Andres “Jaguarcito” Gutierrez made his U.S. debut by serving Carlos Valcarcel an uppercut sandwich — one where both the bread and the meat were made of uppercuts — en route to a 6 round unanimous decision. In round 1, Gutierrez slowly stalked Valcarcel, but didn’t offer up much offense against his retreating foe until about halfway through the stanza. In the 2nd round, Gutierrez followed quite a bit moe, but got his right hand working towards the end of the round, after several unsurprising warnings from Joe Cortez. Valcarcel traded to better effect in round 3, but caught some uppercuts for his trouble. Just before the 10 second warning, both men took turns putting the other on the ropes and unloading. Again in the 4th, Gutierrez caught Valcarcel with uppercuts as he leaned in, and rocked the Puerto Rican with left hooks as he tried to scoot away. A right hand burst into the equation soon after, though the game Valcarcel fought back bravely when he could. And more of the same in the 5th, with Valcarcel attempting to backpedal and Gutierrez getting the better of exchanges, working his uppercut overtime. Pressing to get something more done, Gutierrez looked as if he was trying to feint Valcarcel out of position in the 6th, and again more uppercuts were launched. Valcarcel landing his biggest shot of the fight, but it had almost no effect, despite the round likely being Valcarcel’s best. Scores of 59-55, 58-56 and 60-54 were turned in, all for Gutierrez, whose record goes to 23-0-1 (19 KO), while Valcarcel’s stands at 12-6-4 (5 KO).

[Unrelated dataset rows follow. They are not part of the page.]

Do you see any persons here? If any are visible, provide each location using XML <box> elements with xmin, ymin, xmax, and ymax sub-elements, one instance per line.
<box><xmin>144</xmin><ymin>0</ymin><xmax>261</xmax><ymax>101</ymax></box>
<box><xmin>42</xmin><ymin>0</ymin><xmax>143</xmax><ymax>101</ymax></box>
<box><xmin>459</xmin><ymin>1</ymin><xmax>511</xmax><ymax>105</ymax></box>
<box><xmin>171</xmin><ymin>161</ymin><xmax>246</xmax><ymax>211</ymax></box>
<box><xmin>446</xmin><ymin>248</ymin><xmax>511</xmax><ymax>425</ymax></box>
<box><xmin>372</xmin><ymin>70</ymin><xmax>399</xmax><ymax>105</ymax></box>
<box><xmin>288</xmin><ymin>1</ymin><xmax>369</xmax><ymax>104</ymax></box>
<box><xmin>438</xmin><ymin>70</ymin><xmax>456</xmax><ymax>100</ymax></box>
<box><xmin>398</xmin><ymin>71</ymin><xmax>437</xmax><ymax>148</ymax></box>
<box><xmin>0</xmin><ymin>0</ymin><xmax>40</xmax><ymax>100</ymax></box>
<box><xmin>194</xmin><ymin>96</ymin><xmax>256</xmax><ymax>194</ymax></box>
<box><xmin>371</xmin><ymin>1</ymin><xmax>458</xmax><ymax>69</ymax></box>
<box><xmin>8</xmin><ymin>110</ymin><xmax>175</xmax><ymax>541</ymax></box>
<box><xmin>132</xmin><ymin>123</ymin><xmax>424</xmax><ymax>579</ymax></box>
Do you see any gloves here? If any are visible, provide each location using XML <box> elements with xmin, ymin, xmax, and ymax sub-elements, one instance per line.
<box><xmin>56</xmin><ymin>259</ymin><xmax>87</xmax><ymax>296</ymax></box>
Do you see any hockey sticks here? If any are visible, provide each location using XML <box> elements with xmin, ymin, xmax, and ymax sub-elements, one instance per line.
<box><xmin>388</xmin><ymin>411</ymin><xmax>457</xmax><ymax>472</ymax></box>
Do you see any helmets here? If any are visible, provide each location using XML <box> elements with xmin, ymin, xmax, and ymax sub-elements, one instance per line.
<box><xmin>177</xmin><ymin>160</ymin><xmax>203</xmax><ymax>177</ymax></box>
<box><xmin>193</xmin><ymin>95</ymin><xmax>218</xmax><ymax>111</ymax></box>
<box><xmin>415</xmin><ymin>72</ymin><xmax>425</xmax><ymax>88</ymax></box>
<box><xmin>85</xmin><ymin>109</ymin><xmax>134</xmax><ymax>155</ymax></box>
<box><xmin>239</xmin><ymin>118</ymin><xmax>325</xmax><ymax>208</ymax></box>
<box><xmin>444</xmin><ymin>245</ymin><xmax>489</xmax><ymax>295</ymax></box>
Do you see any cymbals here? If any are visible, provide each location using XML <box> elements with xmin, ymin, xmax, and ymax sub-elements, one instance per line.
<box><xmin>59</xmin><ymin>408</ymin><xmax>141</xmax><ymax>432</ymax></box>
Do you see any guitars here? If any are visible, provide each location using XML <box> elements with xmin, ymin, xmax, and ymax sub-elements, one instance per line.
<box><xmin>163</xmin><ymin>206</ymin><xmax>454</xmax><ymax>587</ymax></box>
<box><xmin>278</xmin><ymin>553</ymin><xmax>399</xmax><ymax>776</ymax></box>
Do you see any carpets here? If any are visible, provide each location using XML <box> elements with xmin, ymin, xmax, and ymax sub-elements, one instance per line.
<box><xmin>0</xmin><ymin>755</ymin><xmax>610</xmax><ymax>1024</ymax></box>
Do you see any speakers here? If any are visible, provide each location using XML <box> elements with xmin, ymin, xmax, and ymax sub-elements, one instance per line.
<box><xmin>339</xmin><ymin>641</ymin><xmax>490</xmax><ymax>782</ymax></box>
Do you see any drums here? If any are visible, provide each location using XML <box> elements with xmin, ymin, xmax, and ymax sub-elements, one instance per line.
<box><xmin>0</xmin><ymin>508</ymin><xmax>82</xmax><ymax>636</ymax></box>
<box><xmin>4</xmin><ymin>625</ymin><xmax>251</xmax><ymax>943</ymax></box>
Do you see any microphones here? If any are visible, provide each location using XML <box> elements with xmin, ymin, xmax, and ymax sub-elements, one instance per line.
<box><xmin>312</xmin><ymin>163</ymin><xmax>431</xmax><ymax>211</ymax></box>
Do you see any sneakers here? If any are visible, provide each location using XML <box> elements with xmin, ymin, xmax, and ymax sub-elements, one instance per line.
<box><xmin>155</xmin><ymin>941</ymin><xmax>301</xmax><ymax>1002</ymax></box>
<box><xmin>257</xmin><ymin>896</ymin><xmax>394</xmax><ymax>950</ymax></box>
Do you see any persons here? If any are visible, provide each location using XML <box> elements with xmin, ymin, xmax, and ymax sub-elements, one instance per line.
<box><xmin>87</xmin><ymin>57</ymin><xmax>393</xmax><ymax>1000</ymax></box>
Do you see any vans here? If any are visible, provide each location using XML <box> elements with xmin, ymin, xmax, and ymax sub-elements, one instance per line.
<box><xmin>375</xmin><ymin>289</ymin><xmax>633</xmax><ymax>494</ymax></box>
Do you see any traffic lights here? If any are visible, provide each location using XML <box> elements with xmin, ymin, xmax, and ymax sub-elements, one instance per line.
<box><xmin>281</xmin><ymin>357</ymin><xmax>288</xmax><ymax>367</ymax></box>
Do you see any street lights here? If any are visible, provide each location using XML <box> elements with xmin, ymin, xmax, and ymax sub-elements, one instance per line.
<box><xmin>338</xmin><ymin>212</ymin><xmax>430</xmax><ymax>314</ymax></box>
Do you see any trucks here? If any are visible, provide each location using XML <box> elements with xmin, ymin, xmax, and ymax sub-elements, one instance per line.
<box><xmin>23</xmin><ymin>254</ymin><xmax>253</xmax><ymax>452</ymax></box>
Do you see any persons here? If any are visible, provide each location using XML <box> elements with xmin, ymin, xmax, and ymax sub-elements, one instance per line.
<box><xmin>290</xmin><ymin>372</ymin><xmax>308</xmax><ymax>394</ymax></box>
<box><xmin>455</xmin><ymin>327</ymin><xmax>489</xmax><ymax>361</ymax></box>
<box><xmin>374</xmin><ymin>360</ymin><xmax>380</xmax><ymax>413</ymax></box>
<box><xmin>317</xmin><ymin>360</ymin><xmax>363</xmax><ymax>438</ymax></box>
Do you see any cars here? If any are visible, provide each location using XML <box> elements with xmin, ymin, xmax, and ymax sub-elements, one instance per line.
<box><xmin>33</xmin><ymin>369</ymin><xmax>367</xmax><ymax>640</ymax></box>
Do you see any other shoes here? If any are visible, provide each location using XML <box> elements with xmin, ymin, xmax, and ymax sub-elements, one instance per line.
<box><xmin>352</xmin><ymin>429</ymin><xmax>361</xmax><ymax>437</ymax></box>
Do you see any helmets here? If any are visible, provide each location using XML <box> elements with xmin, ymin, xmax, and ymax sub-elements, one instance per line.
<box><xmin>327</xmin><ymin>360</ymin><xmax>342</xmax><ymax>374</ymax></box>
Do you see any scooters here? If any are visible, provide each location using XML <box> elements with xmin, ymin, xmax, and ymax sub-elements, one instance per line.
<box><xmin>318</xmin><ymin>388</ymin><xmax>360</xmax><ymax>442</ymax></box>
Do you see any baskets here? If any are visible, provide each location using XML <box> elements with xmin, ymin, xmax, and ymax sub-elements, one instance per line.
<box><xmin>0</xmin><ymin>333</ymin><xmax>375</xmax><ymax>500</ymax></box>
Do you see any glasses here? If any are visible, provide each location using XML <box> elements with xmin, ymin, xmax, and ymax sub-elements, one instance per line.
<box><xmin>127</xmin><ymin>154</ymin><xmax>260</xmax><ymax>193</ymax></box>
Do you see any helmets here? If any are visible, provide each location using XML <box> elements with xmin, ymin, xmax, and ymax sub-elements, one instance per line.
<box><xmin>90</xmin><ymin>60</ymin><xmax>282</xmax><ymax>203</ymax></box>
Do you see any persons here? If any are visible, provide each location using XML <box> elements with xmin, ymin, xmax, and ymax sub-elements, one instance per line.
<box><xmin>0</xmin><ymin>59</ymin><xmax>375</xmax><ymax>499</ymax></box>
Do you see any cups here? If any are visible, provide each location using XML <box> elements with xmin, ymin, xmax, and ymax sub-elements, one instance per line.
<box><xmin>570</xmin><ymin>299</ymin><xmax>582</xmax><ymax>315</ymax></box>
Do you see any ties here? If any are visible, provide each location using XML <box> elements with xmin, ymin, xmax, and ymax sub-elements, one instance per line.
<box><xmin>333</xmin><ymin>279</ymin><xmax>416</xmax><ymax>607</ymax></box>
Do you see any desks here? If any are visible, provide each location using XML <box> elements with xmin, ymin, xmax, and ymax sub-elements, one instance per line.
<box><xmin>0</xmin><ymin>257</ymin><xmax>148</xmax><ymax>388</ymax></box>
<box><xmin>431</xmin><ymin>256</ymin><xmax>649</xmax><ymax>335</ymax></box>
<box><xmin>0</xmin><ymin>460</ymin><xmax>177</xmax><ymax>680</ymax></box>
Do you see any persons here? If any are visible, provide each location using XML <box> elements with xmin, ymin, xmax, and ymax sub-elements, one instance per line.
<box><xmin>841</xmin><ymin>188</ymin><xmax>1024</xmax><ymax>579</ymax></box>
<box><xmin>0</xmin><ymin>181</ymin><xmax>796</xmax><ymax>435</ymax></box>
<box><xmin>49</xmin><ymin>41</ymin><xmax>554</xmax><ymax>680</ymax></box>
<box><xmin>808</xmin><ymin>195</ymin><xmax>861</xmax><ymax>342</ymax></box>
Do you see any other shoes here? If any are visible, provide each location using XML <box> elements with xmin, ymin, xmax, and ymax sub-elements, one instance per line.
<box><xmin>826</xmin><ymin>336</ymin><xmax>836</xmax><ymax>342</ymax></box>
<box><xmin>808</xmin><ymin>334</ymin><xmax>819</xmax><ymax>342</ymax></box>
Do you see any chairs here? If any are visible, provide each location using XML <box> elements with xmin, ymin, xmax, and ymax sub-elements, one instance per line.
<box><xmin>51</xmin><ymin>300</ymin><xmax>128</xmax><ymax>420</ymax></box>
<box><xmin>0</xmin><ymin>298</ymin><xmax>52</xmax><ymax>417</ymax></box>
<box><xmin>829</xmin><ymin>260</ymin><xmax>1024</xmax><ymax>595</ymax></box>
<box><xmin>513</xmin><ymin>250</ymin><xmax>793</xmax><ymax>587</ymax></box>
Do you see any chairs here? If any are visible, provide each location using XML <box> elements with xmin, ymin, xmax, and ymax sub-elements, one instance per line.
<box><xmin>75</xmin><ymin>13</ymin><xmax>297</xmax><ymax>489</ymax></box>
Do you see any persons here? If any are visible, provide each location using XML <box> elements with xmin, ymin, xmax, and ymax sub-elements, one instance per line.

In a junior lightweight bout, Francisco Vargas began the 1st round probing with jabs and looking to land hooks downstairs inside, but his opponent Victor Sanchez did well to launch uppercuts as Vargas leaned in to land body shots. The fighters exchanged entertainingly a number of times in the opening round, with Vargas generally getting the better work done. Round 2 may as well have been fought in a bathroom stall as both men stayed in close, landing big shots and taking them in return. It was again Vargas who had the upper hand, though, clearly rocking Sanchez a few times. The 3rd round was Hookfest 2012 as both fighters threw almost nothing but hooks in close for near a minute, and Sanchez began looking a bit weary as a result. Not much attention was paid to defense again in the 4th, though a bit of space opened up between the two and Sanchez was able to close the bout well. Scored of 39-37 and 40-36 twice rang in another victory for Vargas, whose record is now 13-0-1 (10 KO). Victor Sanchez’ ledger slides to 3-4-1 (0 KO).